There were plenty of applause lines during the Rose Garden drug pricing event hosted by President Donald Trump and HHS Secretary Alex Azar.

The most important, however, was one delivered by Azar on a surprising topic: direct to consumer advertising. “If we want to have a real market for drugs, why not have them disclose their prices in the ads, too?”

The applause was important not because it was loud or protracted: an earlier line from Trump about making the “middlemen” less “rich” took the honors for longest ovation.

Nor was it important because of the underlying policy. The call to regulate DTC was surprising and unexpected, for sure, but even if it is implemented as outlined – a very big “if” – it is a decidedly small step in the context of proposals that might eliminate rebates, reinvent the PBM model, apply competitive bidding to Part B, and revamp the Part D formulary rules. (Also see "How Drug Promotion Might Change Under Trump's Rx Pricing Plan" - Pink Sheet, 14 May, 2018.)

No, the applause was important because of who applauded first: President Trump. The DTC proposal is important not because of its potential impact on drug prices, but because of its value in promoting an establishment Republican vision for price competition from within the populist and unpredictable Trump White House.

Trump is notoriously averse to in-depth policy briefings, and most of his prepared remarks where read in a cadence that suggested little interest in the specifics of the plan. However, Trump knows TV – thanks to his background in reality television and well-known TV watching habits in the White House. It is safe to assume he has seen more than his share of DTC prescription drug ads.

And there is no denying that Azar’s idea appealed to the President. He had been listening to Azar’s remarks with a distinctly stony expression. However, he perked up when Azar turned to advertising and broke into applause with the call for pricing disclosure.

That may explain why Azar of all people would make the idea central to the highest profile speech he has ever given. As plenty of commenters have pointed out since, the idea that FDA could compel manufacturers to add pricing information to ads is almost certainly a non-starter. The much bigger question is whether FDA can continue to enforce any of its existing advertising and promotion policies in the context of evolving First Amendment protections for commercial speech.

But no one understands that reality better than Azar. Before he first joined HHS in the George W. Bush Administration, Azar was one of the lawyers who successfully brought First Amendment/commercial free speech cases against FDA. He knows exactly how big a stretch it is for FDA to assert that it can compel disclosure of prices.

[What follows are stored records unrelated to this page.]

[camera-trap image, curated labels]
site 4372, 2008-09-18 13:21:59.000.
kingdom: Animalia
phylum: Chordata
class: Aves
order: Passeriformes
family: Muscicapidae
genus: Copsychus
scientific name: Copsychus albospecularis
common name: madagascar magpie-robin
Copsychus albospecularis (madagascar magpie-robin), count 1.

That may help explain the anti-climactic conclusion of his remarks on that point: HHS is “going to look into having the FDA require this” rather than simply issue new rules.

The Azar plan has been painted as industry friendly – and it is clearly far better for biopharma than a more populist approach that involves direct federal price setting authorities. But there are significant and substantial reforms on the table. (Also see "Trump Drug Pricing Plan Includes Part D Surprises, Challenges PBM Business Model" - Pink Sheet, 11 May, 2018.)

However, before beginning his ambitious plans to make market forces work better in drug pricing, Azar needs to get a populist President to sign off on an establishment approach. If calling for a new regulation to DTC helps accomplish that goal, it seems like a very smart proposal indeed.